The CFA-induced arthritis (AIA) is a widely used model to study RA. In this study, we established the rat AIA model by intradermal injection of CFA into the right hind paw. We observed that 80–90% of rats exhibited obvious hind paw swelling and body weight loss within 14–28 days after CFA injection. AIA rats were given intragastric administration of compound 3h once a day from day 14 to 28, aspirin was given intragastrically as the positive control. The results are shown in Figure 8.

Figure 8.

(A) Effect of compound 3h on paw swelling in rats with adjuvant arthritis (AA); (B) Effect of compound 3h on weight in rats with adjuvant arthritis. Data are the mean ± SD, n = 5 per group. Aspirin was the positive control: ###p<.01 compared with control; ∗∗∗p<.001, ∗p<.05 vs. AA group.

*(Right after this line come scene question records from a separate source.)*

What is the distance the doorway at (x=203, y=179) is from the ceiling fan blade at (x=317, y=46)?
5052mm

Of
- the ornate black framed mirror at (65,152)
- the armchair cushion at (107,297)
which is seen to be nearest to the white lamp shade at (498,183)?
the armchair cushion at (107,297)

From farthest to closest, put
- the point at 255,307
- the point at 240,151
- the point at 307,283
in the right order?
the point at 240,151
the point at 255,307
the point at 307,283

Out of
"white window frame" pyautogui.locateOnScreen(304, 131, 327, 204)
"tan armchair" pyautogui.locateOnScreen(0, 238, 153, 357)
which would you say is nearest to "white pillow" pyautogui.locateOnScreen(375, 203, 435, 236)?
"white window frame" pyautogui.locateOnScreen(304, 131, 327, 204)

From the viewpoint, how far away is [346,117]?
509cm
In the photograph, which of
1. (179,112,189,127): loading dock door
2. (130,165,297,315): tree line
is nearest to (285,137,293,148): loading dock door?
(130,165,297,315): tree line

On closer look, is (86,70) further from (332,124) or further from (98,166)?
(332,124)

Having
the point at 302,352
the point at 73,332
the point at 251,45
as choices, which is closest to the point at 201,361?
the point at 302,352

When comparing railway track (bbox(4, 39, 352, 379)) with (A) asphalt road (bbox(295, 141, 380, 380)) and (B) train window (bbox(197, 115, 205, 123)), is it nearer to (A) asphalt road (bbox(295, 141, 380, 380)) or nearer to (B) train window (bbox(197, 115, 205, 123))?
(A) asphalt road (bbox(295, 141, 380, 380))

Histopathological analysis of knee joints was conducted at the end of the experiment to evaluate the level of inflammation and changes of the tissue. Representative histological photographs of the tissue sections are presented in Figure 9. No inflammation was seen in normal rats (Figure 9(A)). AIA rats exhibited extensive inflammatory cells infiltration, synovial hyperplasia, and cartilage destruction (Figure 9(B)). Administration of compound 3h at dose of 40 mg/kg significantly reduced the infiltration of inflammatory cells and improved synovial hyperplasia and cartilage destruction (Figure 9(D)). Escalating the dose of compound 3h (80 mg/kg) resulted in a better therapeutic effect on AIA rats (Figure 9(E)). Taken together, the results of histopathological evaluation suggested that compound 3h was able to attenuate inflammation of AIA rats.

Figure 9.

Typical histopathological images of knee joints illustrated the anti-inflammatory effects of title compound 3h on AIA rats: (A) normal; (B) AIA; (C) aspirin, 40 mg/kg; (D) compound 3h, 40 mg/kg; (E) compound 3h, 80 mg/kg. Aspirin was the positive control.

Conclusions

In summary, nineteen 4-ferrocenyl-3,4-dihydrocoumarin derivatives were designed and synthesised to discover novel agents with anti-inflammatory activity. The preliminary screening results indicated that most target compounds exhibited significant NO inhibitory activity with low toxicity against RAW 264.7 cells. Based on the SAR, the introduction of coplanar groups like naphthalenyl and benzodioxol bridging to the dihydrocoumarin ring is beneficial to the NO inhibitory activity. Furthermore, the compound 3h was found to be able to inhibit the secretion of IL-6, NO, and TNF-α in a dose-dependent manner. The preliminary mechanism investigation indicated that compound 3h could significantly suppress LPS-induced expressions of iNOS, COX-2, IL-6, TNF-α, and NO via inactivating the NF-κB and ERK/MAPK signalling pathways. The further in vivo anti-inflammatory study revealed that compound 3h effectively relieved the histological changes in knee joints of AIA rats.